• [TASK PROMPT] Look below for lines that hold the string "Vietnam" and copy each one.
*** THE DATA ***
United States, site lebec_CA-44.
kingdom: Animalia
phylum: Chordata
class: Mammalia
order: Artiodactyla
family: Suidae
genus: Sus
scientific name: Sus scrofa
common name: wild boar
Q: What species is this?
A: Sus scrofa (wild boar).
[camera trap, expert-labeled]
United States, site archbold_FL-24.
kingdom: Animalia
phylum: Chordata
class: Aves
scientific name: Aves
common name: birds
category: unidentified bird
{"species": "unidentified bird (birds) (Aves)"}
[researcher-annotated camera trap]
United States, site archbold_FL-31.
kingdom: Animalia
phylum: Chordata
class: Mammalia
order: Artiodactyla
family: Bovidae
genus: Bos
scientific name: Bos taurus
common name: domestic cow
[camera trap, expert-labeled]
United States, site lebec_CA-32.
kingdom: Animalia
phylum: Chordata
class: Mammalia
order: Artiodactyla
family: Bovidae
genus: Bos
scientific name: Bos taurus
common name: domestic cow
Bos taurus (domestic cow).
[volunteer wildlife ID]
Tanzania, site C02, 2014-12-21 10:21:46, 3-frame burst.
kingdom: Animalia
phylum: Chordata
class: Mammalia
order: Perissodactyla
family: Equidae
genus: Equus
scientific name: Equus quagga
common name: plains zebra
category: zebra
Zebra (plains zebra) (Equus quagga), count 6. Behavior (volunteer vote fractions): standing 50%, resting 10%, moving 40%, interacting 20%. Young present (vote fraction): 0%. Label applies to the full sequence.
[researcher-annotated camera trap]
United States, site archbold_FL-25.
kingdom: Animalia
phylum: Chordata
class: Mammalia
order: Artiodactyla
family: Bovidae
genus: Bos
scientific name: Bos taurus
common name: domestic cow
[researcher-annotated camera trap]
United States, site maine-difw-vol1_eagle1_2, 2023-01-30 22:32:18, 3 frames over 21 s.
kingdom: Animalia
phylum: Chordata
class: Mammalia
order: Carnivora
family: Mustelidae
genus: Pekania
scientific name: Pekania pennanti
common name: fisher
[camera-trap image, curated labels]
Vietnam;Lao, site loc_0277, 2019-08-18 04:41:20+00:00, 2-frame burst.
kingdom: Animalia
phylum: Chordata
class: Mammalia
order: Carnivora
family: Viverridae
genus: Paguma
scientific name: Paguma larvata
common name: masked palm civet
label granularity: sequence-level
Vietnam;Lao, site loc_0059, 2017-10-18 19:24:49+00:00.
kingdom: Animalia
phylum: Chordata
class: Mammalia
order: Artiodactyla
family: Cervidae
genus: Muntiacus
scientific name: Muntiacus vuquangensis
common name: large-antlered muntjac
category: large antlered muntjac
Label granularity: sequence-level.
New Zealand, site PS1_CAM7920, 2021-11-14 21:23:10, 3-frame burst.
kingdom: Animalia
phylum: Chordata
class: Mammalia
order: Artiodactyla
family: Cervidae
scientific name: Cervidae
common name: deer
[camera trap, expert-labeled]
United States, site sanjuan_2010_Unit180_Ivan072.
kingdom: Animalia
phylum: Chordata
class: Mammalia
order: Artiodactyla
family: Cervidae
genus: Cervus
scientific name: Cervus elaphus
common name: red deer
*** End of THE DATA ***
• [COMPLETED TASK]
Vietnam;Lao, site loc_0277, 2019-08-18 04:41:20+00:00, 2-frame burst.
Vietnam;Lao, site loc_0059, 2017-10-18 19:24:49+00:00.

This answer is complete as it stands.